TEXTE CITÉ:
<<<<
Comme ses prédécesseurs à l’Élysée, Emmanuel Macron a fini par être rattrapé par les difficultés. Entre fin août et début septembre, la démission surprise d’un ministre populaire, des propos malheureux et une valse-hésitation sur une réforme fiscale majeure ont ponctué la pire semaine de l’exécutif depuis le début du quinquennat il y a quinze mois, sur fond de croissance à la traîne, de chômage persistant et de tensions en Europe.
« Macron : la machine se détraque », a titré Le Figaro. « Macron : pourquoi rien ne va plus », a affiché en une le Journal du dimanche. C’est « le temps des doutes », a écrit Libération. Alors que le président de la République et sa majorité espéraient se relancer en cette rentrée, après avoir été secoués en juillet par le scandale Benalla, un ancien garde du corps du président mis en examen pour violences, c’est le contraire qui s’est produit.
Mardi 28 août, le ministre le plus populaire du gouvernement, l’écologiste Nicolas Hulot, a surpris tout son monde en annonçant à la radio sa démission du ministère de la Transition écologique. Chose rarissime, il n’avait prévenu ni le Premier ministre ni même le président de la République. Surtout, il a déroulé une charge sévère contre la politique environnementale du gouvernement. « Est-ce que les petits pas suffisent à endiguer, inverser et
même à s’adapter, parce que nous avons basculé dans la tragédie climatique ? La réponse est non. Est-ce que nous avons commencé à réduire nos émissions de gaz à effet de serre ? La réponse est non. Est-ce que nous avons commencé à réduire l’utilisation des pesticides ? La réponse est non. Est-ce que nous avons commencé à enrayer la réduction de la biodiversité ? La réponse est non », a déclaré l’ex-animateur de l’émission à succès « Ushuaïa ».
>>>>
TRAVAIL DEMANDÉ: Reproduisez à l'identique le passage de l'article sur les difficultés d'Emmanuel Macron compris entre « Comme ses prédécesseurs » et « qui s’est produit. », bornes incluses.

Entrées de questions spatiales
<<<<
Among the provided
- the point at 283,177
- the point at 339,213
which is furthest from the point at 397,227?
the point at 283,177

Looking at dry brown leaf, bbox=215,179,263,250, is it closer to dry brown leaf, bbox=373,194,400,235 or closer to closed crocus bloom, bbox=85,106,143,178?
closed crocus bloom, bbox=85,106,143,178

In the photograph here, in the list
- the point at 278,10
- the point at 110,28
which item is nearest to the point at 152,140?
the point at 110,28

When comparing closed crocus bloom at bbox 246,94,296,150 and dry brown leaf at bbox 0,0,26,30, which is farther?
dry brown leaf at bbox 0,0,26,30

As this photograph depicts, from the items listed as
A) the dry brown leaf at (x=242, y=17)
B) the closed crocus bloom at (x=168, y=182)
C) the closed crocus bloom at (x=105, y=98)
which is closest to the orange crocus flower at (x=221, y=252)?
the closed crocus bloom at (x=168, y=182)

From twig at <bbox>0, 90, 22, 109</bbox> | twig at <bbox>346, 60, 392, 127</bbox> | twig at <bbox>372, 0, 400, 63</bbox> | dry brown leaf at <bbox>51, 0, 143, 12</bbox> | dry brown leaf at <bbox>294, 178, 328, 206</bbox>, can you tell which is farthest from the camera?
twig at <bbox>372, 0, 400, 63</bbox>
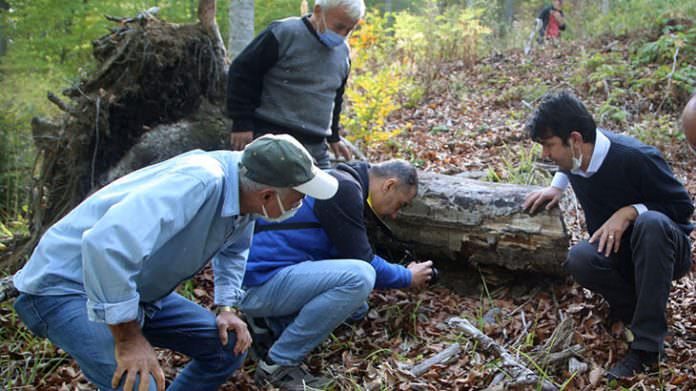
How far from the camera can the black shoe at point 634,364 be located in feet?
10.7

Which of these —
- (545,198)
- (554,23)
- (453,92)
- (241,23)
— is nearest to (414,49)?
(453,92)

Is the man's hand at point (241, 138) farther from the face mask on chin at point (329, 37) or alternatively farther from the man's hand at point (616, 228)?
the man's hand at point (616, 228)

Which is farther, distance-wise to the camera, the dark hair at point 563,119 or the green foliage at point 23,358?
the green foliage at point 23,358

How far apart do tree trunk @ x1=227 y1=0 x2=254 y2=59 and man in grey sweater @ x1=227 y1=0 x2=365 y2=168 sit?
3.16 m

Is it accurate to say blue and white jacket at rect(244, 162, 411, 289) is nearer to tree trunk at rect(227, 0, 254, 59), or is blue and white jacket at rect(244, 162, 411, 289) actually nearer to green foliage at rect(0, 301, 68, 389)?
green foliage at rect(0, 301, 68, 389)

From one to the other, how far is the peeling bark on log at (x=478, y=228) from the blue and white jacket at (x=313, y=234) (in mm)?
806

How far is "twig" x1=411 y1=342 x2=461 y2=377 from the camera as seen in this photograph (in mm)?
3428

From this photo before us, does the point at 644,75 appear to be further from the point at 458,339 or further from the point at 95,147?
the point at 95,147

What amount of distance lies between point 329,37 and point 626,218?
2.33 meters

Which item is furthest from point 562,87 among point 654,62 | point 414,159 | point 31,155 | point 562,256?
point 31,155

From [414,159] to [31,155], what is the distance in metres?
→ 5.61

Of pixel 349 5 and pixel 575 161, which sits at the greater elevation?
pixel 349 5

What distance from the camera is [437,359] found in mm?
3510

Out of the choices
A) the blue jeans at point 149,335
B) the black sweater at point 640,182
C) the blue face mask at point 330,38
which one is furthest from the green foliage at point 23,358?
the black sweater at point 640,182
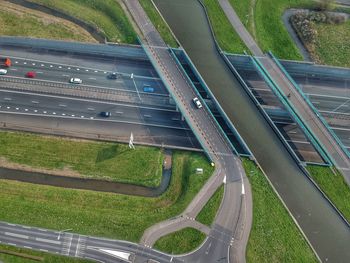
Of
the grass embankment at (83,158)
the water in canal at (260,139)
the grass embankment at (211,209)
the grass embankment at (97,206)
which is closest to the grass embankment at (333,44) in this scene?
the water in canal at (260,139)

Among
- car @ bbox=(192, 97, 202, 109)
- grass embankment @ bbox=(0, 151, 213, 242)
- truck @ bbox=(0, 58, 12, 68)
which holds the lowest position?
grass embankment @ bbox=(0, 151, 213, 242)

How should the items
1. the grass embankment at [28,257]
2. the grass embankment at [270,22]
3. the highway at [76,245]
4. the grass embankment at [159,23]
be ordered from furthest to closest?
the grass embankment at [270,22], the grass embankment at [159,23], the highway at [76,245], the grass embankment at [28,257]

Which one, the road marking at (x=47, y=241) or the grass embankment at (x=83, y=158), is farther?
>>>>
RÉPONSE COMPLÈTE:
Comme ses prédécesseurs à l’Élysée, Emmanuel Macron a fini par être rattrapé par les difficultés. Entre fin août et début septembre, la démission surprise d’un ministre populaire, des propos malheureux et une valse-hésitation sur une réforme fiscale majeure ont ponctué la pire semaine de l’exécutif depuis le début du quinquennat il y a quinze mois, sur fond de croissance à la traîne, de chômage persistant et de tensions en Europe.
« Macron : la machine se détraque », a titré Le Figaro. « Macron : pourquoi rien ne va plus », a affiché en une le Journal du dimanche. C’est « le temps des doutes », a écrit Libération. Alors que le président de la République et sa majorité espéraient se relancer en cette rentrée, après avoir été secoués en juillet par le scandale Benalla, un ancien garde du corps du président mis en examen pour violences, c’est le contraire qui s’est produit.